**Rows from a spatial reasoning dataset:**
● ● ● ●

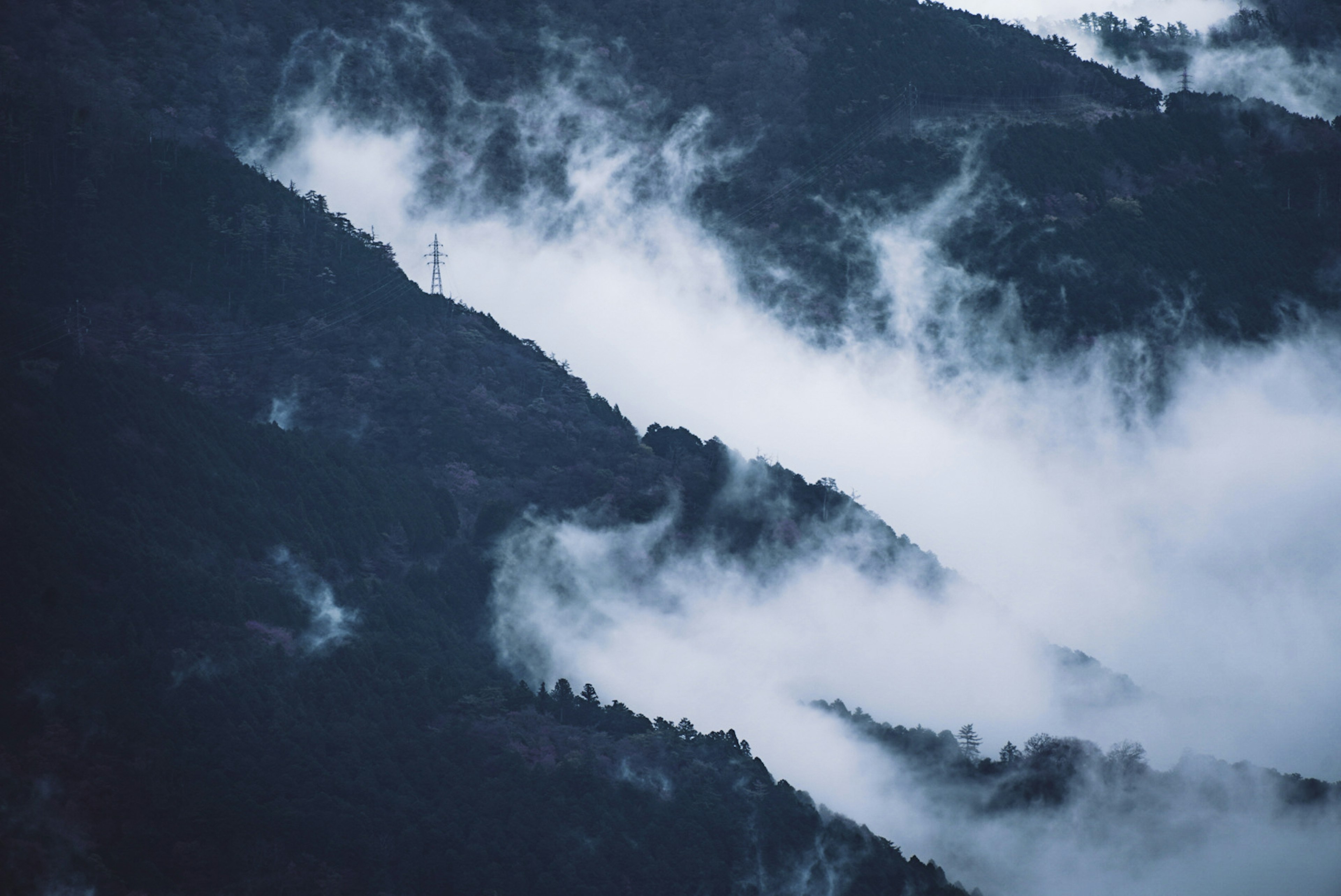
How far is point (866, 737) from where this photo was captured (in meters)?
109

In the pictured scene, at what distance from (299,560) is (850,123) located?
59.6 meters

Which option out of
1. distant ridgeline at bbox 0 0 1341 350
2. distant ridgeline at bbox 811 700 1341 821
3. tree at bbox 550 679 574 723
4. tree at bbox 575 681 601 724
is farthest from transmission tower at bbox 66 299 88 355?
distant ridgeline at bbox 811 700 1341 821

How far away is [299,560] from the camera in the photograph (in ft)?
339

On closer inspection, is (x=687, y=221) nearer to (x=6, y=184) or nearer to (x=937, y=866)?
(x=6, y=184)

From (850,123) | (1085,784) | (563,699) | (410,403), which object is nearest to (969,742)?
(1085,784)

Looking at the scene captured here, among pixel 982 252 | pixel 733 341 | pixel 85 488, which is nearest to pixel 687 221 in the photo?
pixel 733 341

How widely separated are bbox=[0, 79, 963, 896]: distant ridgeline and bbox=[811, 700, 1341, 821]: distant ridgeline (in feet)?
31.9

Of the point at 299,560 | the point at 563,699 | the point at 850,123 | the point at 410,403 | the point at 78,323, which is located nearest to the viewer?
the point at 563,699

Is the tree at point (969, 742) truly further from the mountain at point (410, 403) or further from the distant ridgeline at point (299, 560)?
the distant ridgeline at point (299, 560)

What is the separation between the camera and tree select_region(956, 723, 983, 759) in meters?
110

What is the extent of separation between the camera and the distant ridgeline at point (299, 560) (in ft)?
291

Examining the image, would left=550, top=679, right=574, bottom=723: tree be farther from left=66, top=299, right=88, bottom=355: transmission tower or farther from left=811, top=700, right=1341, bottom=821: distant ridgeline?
left=66, top=299, right=88, bottom=355: transmission tower

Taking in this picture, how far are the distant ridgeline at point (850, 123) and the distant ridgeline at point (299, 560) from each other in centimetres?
1124

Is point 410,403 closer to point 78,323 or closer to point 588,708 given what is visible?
point 78,323
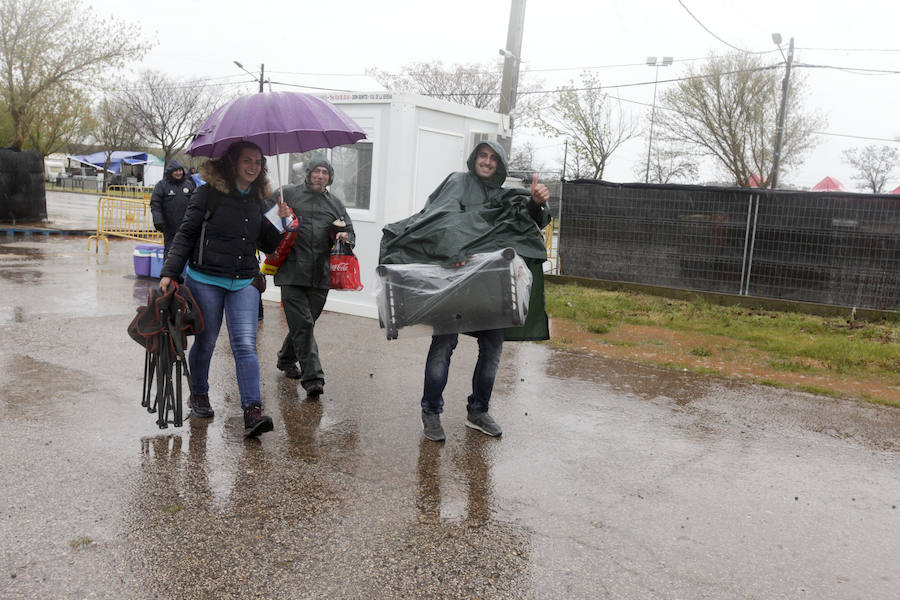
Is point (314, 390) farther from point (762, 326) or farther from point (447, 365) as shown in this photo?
point (762, 326)

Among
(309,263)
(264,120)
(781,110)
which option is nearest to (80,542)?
(264,120)

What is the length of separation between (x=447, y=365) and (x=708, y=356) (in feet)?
13.0

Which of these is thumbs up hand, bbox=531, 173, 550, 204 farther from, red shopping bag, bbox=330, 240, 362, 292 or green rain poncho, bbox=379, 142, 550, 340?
red shopping bag, bbox=330, 240, 362, 292

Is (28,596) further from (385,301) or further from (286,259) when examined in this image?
(286,259)

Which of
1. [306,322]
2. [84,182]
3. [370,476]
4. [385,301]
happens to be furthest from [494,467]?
[84,182]

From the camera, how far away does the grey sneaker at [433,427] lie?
4.79 m

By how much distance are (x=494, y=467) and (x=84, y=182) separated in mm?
57899

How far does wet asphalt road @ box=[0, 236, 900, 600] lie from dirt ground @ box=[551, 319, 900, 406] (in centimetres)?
43

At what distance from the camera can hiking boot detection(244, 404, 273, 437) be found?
457 centimetres

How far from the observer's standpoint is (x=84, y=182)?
5525cm

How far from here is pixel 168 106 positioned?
57000mm

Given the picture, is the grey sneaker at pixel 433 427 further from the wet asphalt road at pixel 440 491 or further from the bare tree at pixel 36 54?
the bare tree at pixel 36 54

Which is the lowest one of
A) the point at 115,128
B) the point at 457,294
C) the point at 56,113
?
the point at 457,294

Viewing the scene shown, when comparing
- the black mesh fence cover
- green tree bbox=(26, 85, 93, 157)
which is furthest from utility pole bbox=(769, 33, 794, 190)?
the black mesh fence cover
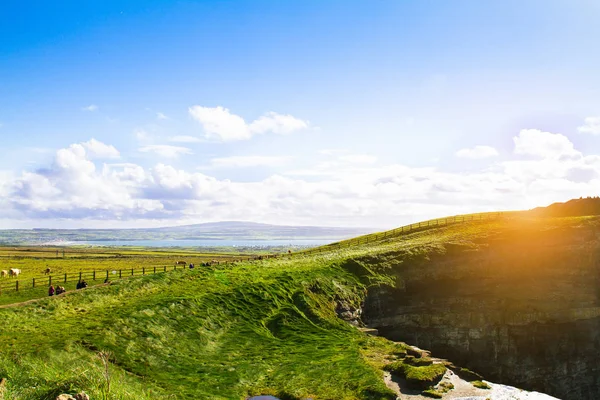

● ● ● ●

**TO BE DONE:**
Reproduce the material word for word, from the line containing "Viewing the scene shown, when comparing" (including that line) through the end of the material, leaving out any pictures.

**PROBLEM SOLUTION:**
Viewing the scene shown, when comparing
- the black mesh fence cover
- green tree bbox=(26, 85, 93, 157)
which is furthest from utility pole bbox=(769, 33, 794, 190)?
the black mesh fence cover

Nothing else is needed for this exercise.